- Compares the first three quarters with the last quarter --> fewer points in the 4th quarter are a result of slower pace (fewer possessions), not because of more defensive intensity
- Scraped the games and box score stats of the 2021/2022 season
- Engineered advanced stats from the traditional stats
- Visualized different stats and trends in specific game situations
- Made a 2-sample t-test to prove my observations
- KMeans clustering --> the top teams can elevate their game in the 4th quarter
- Python Version: 3.7
- Packages: Pandas, NumPy, Sklearn, Matplotlib, Seaborn, Selenium, sciPy
- Data: https://www.nba.com/stats/
Scraped four tables (1st quarter, 2nd quarter, 3rd quarter, 4th quarter), each containing:
- traditional stats, e.g. Points, +/-, Assists, Rebounds, Shooting Percentages...
- Game Date
- Matchup
For the comparison, I created new variables:
- Opponent out of Matchup
- Court (1 = home team and 0 = away team) out of Match up
- Removed season column
- Opponent stats out of the row with the right Match up
- Possessions out of FG, FGM, FTA, TOV ...
- Pace out of possessions
- Margin of victory/loss out of +/-
I looked at the distributions of the data and combined different statistics. Below are a few highlights from the pivot tables.

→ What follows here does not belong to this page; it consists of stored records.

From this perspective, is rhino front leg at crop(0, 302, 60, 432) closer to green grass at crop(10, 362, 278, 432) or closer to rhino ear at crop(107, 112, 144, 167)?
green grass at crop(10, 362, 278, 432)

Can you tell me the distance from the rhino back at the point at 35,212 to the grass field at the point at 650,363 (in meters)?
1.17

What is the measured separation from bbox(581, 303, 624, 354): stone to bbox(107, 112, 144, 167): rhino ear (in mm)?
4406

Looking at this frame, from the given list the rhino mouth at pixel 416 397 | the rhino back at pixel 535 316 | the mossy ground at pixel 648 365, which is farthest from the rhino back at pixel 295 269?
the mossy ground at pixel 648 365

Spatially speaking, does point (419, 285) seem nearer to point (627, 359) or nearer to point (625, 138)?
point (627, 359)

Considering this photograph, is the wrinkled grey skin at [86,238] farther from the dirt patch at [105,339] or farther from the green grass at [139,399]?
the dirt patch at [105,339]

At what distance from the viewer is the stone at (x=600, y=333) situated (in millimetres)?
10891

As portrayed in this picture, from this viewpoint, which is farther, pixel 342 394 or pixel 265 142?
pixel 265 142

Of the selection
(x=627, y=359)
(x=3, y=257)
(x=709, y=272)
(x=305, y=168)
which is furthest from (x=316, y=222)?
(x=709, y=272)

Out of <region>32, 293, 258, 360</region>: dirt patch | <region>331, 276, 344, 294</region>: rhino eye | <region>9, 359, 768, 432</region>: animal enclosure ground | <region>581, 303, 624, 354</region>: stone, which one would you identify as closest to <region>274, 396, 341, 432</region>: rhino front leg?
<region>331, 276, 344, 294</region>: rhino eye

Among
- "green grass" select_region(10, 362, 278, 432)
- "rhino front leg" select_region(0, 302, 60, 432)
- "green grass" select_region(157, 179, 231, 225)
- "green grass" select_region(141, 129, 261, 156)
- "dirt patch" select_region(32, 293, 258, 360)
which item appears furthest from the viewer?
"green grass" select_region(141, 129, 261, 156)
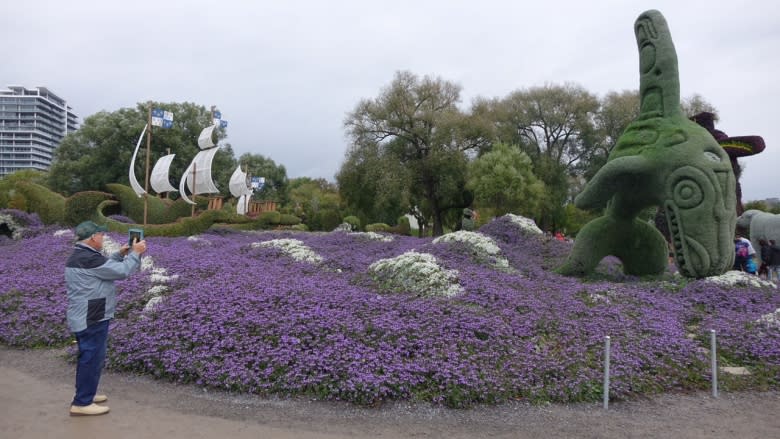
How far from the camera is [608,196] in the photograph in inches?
439

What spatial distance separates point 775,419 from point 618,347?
1.69 metres

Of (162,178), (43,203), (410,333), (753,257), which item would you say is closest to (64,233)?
(43,203)

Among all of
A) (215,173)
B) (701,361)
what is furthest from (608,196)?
(215,173)

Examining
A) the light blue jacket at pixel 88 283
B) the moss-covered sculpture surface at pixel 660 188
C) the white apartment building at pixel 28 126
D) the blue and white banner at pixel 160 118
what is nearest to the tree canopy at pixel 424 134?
the blue and white banner at pixel 160 118

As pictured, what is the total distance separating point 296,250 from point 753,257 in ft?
41.6

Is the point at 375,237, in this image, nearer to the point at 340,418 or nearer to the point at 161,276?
the point at 161,276

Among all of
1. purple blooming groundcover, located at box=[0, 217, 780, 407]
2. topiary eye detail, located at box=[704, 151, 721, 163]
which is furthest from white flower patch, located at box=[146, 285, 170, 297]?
topiary eye detail, located at box=[704, 151, 721, 163]

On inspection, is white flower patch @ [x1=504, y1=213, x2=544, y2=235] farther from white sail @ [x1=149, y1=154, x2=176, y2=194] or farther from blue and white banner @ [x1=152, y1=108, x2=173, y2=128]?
white sail @ [x1=149, y1=154, x2=176, y2=194]

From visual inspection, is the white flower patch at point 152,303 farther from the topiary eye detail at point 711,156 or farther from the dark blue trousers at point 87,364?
the topiary eye detail at point 711,156

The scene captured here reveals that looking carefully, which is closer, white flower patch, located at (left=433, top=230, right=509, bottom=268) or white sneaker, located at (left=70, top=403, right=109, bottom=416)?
white sneaker, located at (left=70, top=403, right=109, bottom=416)

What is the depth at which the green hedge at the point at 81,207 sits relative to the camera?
19375 mm

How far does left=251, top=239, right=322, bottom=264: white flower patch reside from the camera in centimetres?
1191

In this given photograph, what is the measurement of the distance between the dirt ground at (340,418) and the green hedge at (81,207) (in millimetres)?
15667

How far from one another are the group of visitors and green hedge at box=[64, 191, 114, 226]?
21.6 meters
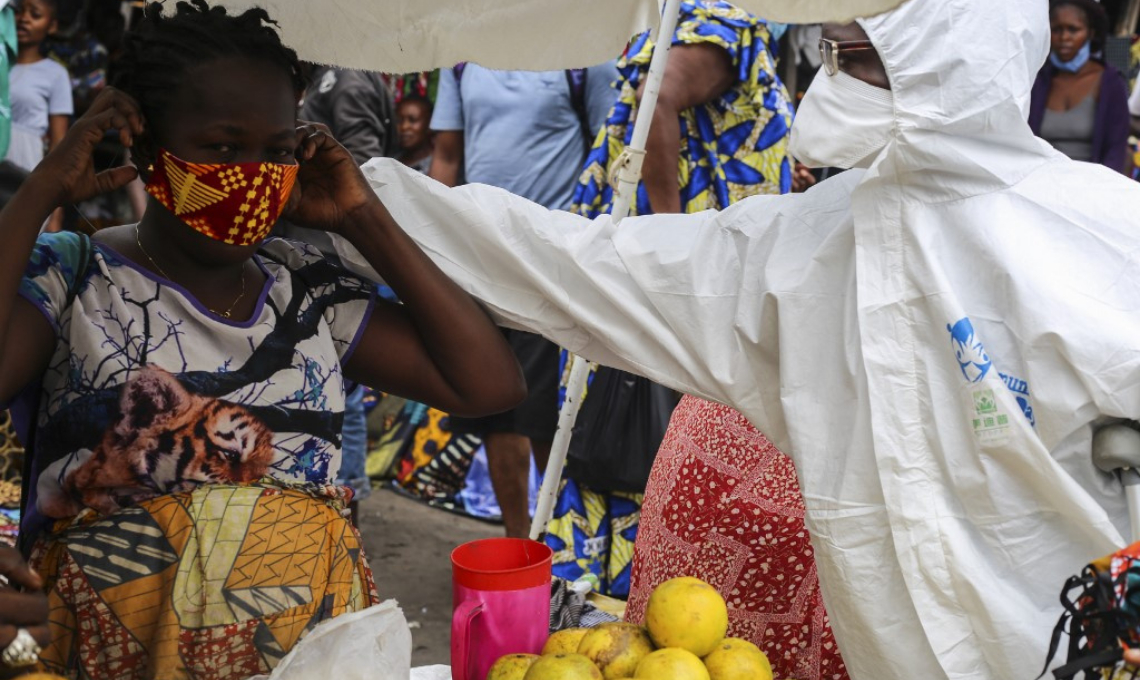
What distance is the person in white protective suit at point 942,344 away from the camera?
1.64 meters

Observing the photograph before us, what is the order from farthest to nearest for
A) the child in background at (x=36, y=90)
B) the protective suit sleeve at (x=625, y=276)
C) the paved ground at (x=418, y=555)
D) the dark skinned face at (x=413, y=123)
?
1. the dark skinned face at (x=413, y=123)
2. the child in background at (x=36, y=90)
3. the paved ground at (x=418, y=555)
4. the protective suit sleeve at (x=625, y=276)

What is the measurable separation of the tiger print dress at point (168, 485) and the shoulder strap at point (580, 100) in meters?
2.52

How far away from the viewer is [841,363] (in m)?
1.81

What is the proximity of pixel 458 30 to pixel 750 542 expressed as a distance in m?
1.13

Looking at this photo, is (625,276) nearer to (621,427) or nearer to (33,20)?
(621,427)

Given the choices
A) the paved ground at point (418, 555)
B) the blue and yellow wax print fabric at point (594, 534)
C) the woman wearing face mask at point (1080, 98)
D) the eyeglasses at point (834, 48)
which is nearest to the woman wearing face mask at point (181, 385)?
the eyeglasses at point (834, 48)

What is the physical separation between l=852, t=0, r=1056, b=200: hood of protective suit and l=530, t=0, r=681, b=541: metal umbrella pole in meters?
0.96

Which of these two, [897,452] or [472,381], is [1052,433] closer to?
[897,452]

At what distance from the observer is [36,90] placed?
5.66 meters

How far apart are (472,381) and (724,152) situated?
72.1 inches

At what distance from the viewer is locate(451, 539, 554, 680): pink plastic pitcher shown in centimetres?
181

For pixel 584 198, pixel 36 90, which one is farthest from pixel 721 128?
pixel 36 90

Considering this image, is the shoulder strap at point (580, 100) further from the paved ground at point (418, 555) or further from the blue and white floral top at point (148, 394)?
the blue and white floral top at point (148, 394)

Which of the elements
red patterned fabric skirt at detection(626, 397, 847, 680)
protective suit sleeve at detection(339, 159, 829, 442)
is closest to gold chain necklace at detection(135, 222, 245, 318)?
protective suit sleeve at detection(339, 159, 829, 442)
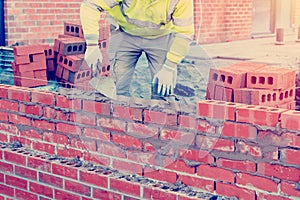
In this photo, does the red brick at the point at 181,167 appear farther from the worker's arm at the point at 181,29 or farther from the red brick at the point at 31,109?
the red brick at the point at 31,109

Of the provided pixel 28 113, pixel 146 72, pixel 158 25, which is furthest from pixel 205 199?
pixel 146 72

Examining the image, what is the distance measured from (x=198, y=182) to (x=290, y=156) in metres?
0.48

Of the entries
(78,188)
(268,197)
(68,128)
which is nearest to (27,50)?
(68,128)

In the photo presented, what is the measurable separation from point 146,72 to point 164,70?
1.22 m

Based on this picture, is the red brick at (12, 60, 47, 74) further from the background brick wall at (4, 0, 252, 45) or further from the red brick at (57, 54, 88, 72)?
the background brick wall at (4, 0, 252, 45)

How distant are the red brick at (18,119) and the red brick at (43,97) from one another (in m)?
0.16

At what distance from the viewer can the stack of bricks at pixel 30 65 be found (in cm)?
351

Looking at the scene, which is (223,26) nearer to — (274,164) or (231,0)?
(231,0)

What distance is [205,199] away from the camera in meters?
2.31

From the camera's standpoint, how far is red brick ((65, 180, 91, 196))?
2.76 meters

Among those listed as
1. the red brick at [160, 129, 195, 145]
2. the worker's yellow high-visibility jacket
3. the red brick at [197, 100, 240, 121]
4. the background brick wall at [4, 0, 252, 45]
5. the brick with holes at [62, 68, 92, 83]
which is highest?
the background brick wall at [4, 0, 252, 45]

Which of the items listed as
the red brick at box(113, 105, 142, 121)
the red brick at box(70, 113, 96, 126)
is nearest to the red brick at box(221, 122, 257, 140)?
the red brick at box(113, 105, 142, 121)

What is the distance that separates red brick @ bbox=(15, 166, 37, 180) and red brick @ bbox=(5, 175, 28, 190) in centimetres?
4

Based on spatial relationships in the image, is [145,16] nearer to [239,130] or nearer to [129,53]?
[129,53]
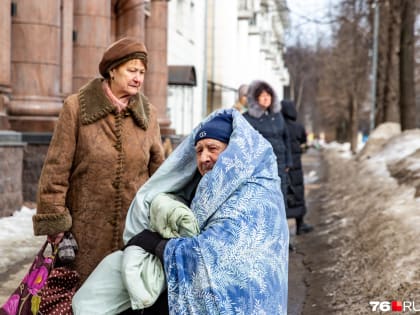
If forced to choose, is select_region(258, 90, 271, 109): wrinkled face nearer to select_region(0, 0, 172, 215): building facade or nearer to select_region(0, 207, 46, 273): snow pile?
select_region(0, 207, 46, 273): snow pile

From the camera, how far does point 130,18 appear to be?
17.1m

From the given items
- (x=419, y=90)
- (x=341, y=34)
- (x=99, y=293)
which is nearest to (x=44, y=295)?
(x=99, y=293)

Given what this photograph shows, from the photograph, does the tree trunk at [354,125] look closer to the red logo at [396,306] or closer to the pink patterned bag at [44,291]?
the red logo at [396,306]

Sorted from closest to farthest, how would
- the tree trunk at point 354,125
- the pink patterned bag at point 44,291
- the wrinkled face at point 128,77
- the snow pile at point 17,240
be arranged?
1. the pink patterned bag at point 44,291
2. the wrinkled face at point 128,77
3. the snow pile at point 17,240
4. the tree trunk at point 354,125

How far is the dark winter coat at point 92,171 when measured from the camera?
3.79 m

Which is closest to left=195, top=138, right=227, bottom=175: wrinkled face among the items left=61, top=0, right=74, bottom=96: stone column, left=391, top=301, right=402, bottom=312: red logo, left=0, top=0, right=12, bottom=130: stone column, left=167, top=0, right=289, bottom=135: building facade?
left=391, top=301, right=402, bottom=312: red logo

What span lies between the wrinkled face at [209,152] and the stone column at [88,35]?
37.0 feet

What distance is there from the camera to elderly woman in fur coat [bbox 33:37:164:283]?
149 inches

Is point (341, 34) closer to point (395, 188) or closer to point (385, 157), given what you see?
point (385, 157)

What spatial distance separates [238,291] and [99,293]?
0.61m

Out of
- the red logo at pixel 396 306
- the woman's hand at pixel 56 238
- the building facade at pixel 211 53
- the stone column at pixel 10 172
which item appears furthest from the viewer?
the building facade at pixel 211 53
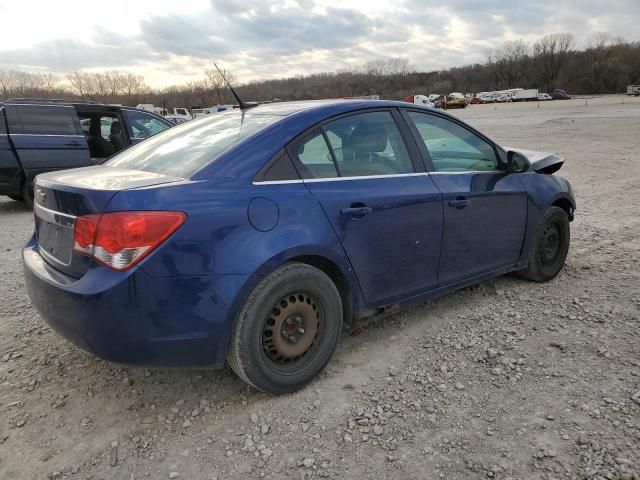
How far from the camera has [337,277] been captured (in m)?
2.96

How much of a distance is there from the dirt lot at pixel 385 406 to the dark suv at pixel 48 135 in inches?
192

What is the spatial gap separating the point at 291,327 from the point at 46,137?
727 cm

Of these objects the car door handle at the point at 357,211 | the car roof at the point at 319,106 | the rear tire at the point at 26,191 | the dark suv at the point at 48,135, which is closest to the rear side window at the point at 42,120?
the dark suv at the point at 48,135

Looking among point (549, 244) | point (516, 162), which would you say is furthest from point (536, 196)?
point (549, 244)

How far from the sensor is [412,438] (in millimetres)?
2439

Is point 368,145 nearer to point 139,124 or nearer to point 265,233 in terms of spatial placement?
point 265,233

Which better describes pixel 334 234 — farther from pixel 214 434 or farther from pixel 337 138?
pixel 214 434

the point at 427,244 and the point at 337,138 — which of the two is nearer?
the point at 337,138

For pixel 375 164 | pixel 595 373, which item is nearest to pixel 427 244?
pixel 375 164

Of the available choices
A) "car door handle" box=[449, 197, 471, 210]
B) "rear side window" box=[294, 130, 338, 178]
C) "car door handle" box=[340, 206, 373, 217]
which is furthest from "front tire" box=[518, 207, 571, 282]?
"rear side window" box=[294, 130, 338, 178]

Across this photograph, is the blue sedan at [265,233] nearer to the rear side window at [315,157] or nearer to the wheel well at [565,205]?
the rear side window at [315,157]

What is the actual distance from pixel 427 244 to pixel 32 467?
8.15ft

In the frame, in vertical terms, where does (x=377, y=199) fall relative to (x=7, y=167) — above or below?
above

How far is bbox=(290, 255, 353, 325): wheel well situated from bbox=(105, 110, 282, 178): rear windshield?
77cm
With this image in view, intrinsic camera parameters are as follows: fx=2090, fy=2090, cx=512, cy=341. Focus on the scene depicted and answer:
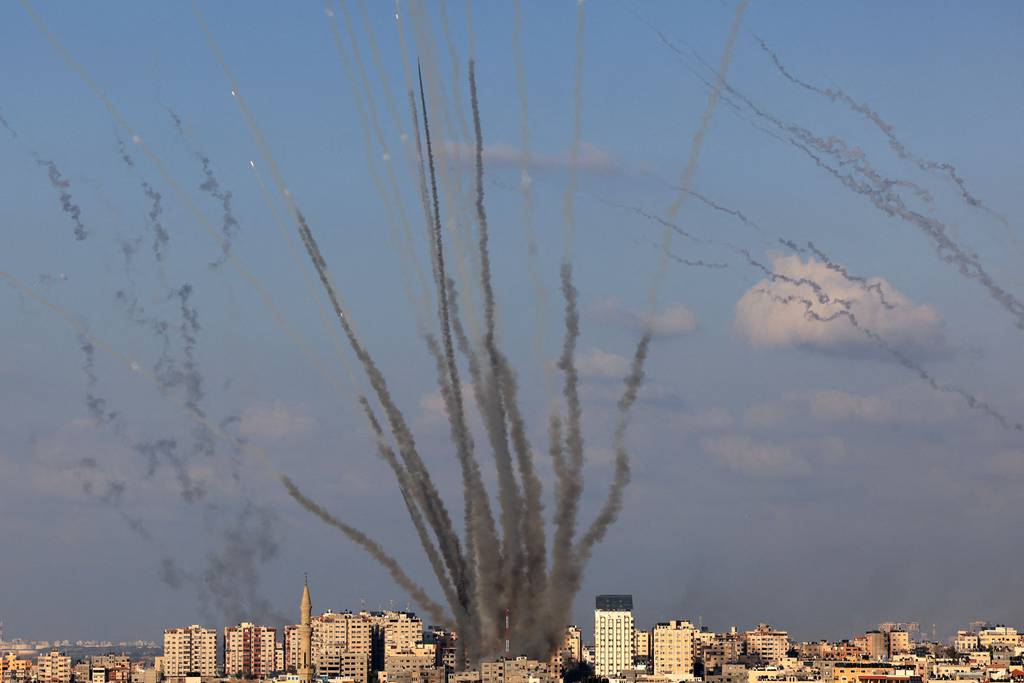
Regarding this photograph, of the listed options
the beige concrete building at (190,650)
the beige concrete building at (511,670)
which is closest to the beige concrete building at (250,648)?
the beige concrete building at (190,650)

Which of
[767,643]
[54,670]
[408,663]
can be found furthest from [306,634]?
[767,643]

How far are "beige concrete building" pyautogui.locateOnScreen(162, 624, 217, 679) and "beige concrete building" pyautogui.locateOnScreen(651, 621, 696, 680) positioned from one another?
35088mm

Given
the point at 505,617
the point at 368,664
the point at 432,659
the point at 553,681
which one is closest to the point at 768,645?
the point at 368,664

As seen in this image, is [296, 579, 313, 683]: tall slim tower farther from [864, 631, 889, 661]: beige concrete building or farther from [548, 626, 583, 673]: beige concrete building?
[864, 631, 889, 661]: beige concrete building

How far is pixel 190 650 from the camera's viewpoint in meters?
168

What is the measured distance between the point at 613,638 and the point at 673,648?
9818 mm

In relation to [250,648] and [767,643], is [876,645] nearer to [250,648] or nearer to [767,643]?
[767,643]

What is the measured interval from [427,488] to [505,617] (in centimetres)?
1019

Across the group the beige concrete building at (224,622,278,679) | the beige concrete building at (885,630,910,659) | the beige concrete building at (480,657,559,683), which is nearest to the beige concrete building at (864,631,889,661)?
the beige concrete building at (885,630,910,659)

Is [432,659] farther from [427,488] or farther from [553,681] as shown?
[427,488]

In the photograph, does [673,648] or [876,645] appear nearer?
[673,648]

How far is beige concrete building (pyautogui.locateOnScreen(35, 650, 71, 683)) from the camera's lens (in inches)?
6078

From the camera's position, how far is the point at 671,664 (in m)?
158

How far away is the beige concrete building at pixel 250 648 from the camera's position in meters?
170
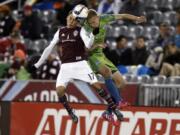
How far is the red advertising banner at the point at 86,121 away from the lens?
17156 mm

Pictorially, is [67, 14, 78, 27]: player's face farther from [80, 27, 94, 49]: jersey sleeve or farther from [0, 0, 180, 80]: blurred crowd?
[0, 0, 180, 80]: blurred crowd

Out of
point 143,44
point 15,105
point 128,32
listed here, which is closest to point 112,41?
point 128,32

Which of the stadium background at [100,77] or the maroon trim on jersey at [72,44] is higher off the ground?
the maroon trim on jersey at [72,44]

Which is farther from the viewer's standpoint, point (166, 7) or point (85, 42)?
point (166, 7)

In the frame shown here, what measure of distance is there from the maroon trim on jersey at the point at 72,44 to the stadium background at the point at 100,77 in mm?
1168

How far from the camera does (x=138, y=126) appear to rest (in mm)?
17266

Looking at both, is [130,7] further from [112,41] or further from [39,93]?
[39,93]

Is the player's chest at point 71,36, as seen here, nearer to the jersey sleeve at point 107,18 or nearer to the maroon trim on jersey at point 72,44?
the maroon trim on jersey at point 72,44

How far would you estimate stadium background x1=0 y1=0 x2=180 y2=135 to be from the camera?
1752 cm

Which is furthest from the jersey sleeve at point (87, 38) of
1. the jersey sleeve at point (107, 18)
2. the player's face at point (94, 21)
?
the jersey sleeve at point (107, 18)

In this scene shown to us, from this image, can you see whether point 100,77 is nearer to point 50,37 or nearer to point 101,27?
point 101,27

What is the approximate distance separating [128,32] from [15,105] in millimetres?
6177

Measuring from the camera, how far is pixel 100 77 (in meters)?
20.6

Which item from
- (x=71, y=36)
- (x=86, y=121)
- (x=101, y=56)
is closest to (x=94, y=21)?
(x=71, y=36)
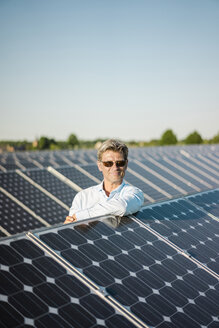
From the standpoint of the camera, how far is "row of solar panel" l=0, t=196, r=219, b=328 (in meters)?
2.80

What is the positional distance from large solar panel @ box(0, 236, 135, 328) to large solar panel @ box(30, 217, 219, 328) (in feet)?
0.55

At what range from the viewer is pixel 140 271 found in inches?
144

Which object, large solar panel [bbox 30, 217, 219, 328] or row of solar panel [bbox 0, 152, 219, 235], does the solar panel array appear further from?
row of solar panel [bbox 0, 152, 219, 235]

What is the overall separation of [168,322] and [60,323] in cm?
108

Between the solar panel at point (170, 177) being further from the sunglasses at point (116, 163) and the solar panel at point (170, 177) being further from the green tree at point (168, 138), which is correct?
the green tree at point (168, 138)

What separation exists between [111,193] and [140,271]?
1650 mm

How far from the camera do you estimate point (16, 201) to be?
1452cm

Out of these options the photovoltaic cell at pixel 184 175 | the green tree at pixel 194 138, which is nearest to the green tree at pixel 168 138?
the green tree at pixel 194 138

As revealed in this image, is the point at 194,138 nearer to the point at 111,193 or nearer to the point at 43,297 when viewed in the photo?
the point at 111,193

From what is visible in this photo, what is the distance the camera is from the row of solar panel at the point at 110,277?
280cm

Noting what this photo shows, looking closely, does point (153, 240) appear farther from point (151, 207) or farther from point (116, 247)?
point (151, 207)

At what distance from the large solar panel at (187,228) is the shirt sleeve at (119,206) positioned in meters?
0.30

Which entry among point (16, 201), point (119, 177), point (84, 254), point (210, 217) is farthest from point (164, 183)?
point (84, 254)

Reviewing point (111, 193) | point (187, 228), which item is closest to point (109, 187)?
point (111, 193)
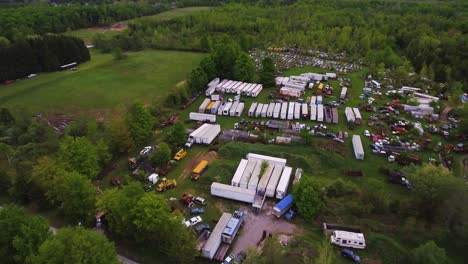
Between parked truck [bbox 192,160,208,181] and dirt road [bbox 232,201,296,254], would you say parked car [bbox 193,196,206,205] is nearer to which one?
parked truck [bbox 192,160,208,181]

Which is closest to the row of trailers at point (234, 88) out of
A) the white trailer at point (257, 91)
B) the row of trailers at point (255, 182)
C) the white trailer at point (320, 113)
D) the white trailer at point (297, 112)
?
the white trailer at point (257, 91)

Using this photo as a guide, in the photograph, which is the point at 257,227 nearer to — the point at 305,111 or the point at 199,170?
the point at 199,170

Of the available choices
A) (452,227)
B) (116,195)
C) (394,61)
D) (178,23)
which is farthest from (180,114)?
(178,23)

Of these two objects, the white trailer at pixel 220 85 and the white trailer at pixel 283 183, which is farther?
the white trailer at pixel 220 85

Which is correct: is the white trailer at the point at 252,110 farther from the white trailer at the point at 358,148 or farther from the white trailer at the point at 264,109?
the white trailer at the point at 358,148

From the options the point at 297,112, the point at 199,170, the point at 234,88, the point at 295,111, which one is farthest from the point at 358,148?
the point at 234,88

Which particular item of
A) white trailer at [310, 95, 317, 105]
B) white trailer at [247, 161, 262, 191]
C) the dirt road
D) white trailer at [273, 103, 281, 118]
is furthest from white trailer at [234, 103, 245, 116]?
the dirt road
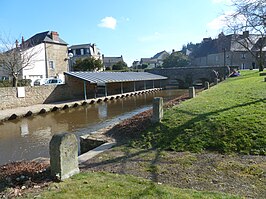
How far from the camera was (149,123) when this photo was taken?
7980 mm

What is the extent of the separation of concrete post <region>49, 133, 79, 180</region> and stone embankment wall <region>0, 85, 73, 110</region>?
1673 centimetres

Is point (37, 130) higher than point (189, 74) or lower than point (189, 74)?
lower

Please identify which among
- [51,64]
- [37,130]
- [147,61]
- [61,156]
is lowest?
[37,130]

I tested statistics from the first three quarters to see if they're significantly different from the 4th quarter:
- Reject H0 at the 95% confidence interval for Pace, AST, 3P%,' PTS', 'FT%
- Can't reject H0 for DEFRTG and OFFRTG at the 95% confidence interval
I wanted to know the individual team performance if some teams step up in the 4th quarter:
- The top 2 in the season standings (i.e., PHOENIX SUNS, MEMPHIS GRIZZLIES) grouped in the same cluster
- Also, the bottom teams were all grouped in one cluster
- The other two groups were teams who are in the middle or don't improve much in the 4th quarter to be in the elite cluster
I couldn't prove that the defence improved in the game's last quarter. The lower scoring average in the 4th is a result of fewer possessions. Still, some teams play better in the 4th quarter, and it is not a coincidence that these are the top-ranked teams in the league. Because of that, my claim would be that the best teams have an on-switch and can play their best when it matters.